Aggregator Overload

Just how many aggregators do we need? In the beginning it was RSS feeds.

Then the Internet Gods said “Let us share our RSS feeds”

And thus was born Google Shared feeds which in turn begat other providers of shared feeds.

The Internet Gods seeing this was good decided that it would be even better if you could lump all your shared feeds, social network nudges etc etc etc all together.

And thus was born the aggregator and more aggregators and more and more and….

It has gotten to the point a day doesn’t go by that I don’t read about or get notified of some new way collect your internet information flows or an existing one taking on new users. As soon as someone comes up with a little different way to amalgamate your information it seems that a handful of people will come out with the same idea only a little bit different.

This has happened to social networks to the point that people are finding it more work that it is worth.
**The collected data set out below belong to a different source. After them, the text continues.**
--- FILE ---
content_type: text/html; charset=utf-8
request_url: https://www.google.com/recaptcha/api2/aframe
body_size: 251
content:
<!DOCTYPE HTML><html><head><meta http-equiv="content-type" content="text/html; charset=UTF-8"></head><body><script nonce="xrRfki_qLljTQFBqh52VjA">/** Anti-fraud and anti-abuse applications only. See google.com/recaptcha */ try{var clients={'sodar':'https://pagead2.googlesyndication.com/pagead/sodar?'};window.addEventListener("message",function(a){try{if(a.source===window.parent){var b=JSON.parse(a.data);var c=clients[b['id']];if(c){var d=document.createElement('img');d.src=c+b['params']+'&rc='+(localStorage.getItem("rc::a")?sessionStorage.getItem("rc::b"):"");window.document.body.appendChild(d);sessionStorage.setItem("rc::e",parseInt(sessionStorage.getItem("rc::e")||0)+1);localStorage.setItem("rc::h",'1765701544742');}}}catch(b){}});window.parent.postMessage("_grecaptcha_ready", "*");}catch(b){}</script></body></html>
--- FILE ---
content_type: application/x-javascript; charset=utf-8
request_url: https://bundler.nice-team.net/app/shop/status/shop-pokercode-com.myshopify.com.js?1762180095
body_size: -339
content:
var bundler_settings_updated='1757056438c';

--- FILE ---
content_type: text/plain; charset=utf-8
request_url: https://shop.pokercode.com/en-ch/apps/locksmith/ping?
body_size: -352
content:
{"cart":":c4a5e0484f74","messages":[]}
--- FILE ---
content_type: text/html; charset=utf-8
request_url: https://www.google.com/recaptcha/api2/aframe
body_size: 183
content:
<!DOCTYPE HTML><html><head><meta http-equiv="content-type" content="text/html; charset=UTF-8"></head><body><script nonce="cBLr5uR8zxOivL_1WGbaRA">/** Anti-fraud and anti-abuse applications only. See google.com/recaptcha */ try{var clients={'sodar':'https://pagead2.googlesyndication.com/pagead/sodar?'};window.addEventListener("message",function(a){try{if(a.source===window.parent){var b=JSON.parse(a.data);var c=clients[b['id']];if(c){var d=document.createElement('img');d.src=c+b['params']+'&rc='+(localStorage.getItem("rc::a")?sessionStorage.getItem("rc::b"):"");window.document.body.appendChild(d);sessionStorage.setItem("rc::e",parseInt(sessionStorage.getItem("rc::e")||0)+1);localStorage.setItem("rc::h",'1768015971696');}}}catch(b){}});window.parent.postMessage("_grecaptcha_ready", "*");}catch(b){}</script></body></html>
Along with this tiredness of the same ol’ - same ol’ many of the big social networks are beginning to see a gradual decline in eyeballs visiting the sites. Douglas Karr equates this being much the same as the urban blight many real life communities experience

The problem is pretty basic, it’s urban blight. When I lived in Phoenix, Arizona for a year I read a lot about the urban blight that was taking place. Back in the late 80s, the suburbs of Phoenix were growing at such a demanding rate, that no one could keep up with the core - downtown. As neighborhoods became overly packed and traffic became a mess, people moved to newer neighborhoods.

These new neighborhoods had new schools, new homes, more land and trees, and great neighbors - not to mention clean air and lots of room to move around. You became closer to your neighbors… since they didn’t move in and out all the time… attending social events and talking over the fence.

Applied to Social Media, I believe we’re seeing the same thing happen. The core of Digg is experiencing blight right now - the users that helped create the service that became so popular are becoming disenchanted and are searching for alternatives. With MySpace, the answer was Facebook. Now Facebook has grown as large as MySpace and the same plateaus are occurring - this time at rapid speed.

I foresee the same thing happening to information aggregators as we are becoming flooded with them to the point that it is just too much work to keep up with them. Where we use to flit from new social network to newer social network we are doing the same thing with our aggregators.

As Louis Gray pointed out today when he posted about yet another new aggregator that if 2007 was about social networks like Facebook and Twitter he thinks that 2008 is going to be all about link blogs like LinkRiver or AssetBar the two newest members of a flooded field. Like social networks though I wonder how long it will be before they to start to suffer from the type of blight that Douglas talks about.

For me though that point has already been reached. If I was to join in every link blog aggregator I would be spending more time managing them than I would be reading about the very news they are aggregating. There comes a point when too much is really just too much and as it happened to social networks it will happen to link blog aggregators.